DATA EXCERPTS:

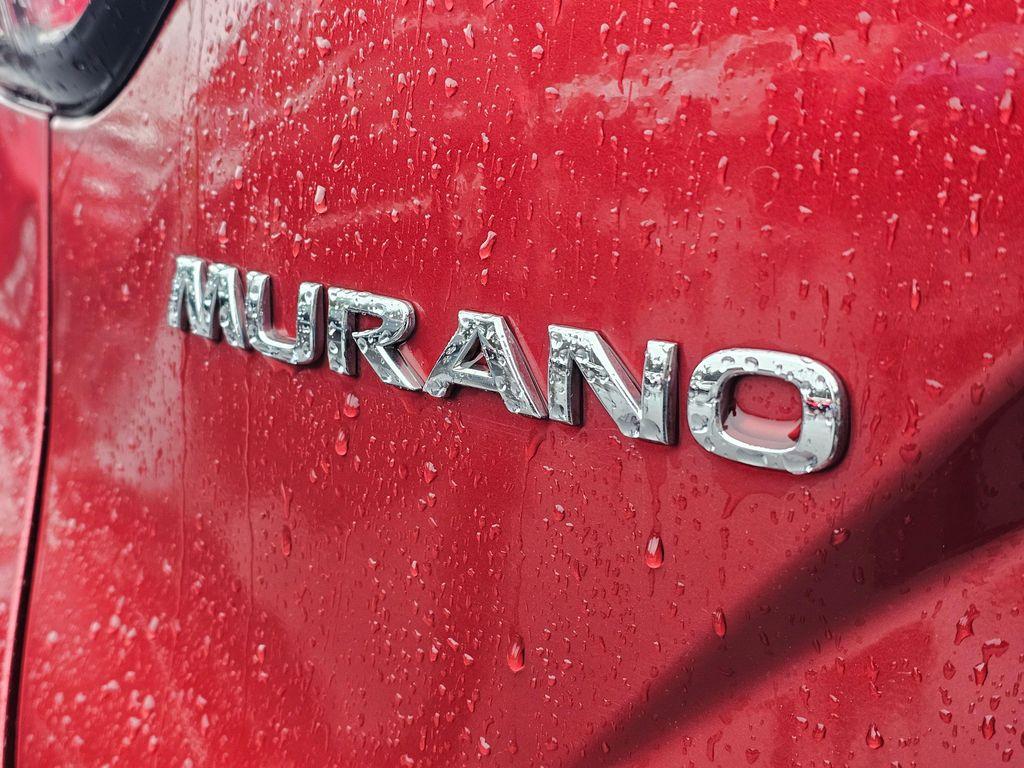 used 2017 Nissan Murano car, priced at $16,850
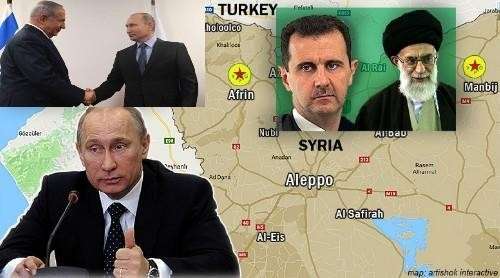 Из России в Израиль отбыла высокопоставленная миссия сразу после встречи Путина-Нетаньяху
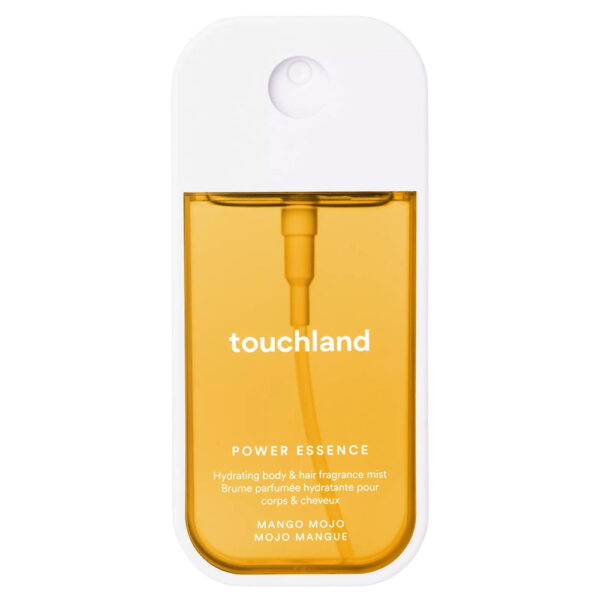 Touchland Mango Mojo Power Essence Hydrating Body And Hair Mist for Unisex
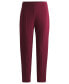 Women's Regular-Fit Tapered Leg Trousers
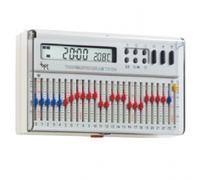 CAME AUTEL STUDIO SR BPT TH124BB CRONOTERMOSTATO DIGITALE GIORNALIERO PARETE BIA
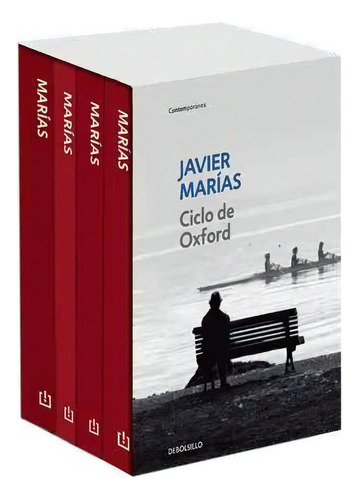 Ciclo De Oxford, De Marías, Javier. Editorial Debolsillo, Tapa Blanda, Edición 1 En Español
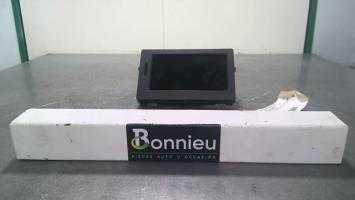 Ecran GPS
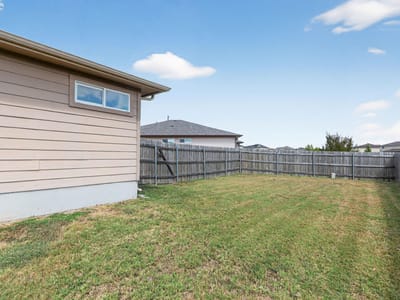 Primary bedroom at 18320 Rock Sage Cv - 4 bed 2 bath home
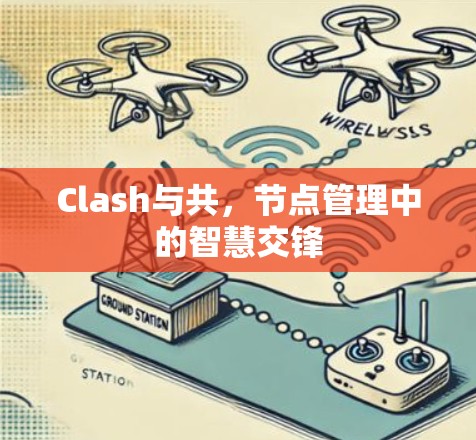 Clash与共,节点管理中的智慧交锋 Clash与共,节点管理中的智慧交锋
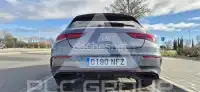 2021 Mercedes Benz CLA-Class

REQUIRED ACTION: The expected answer is the lines from the one that has "Primary bedroom at" to the end of the listing, transcribed exactly, with pictures left out and no other line added.

TASK RESULT:
 Primary bedroom at 18320 Rock Sage Cv - 4 bed 2 bath home
 Clash与共,节点管理中的智慧交锋 Clash与共,节点管理中的智慧交锋
 2021 Mercedes Benz CLA-Class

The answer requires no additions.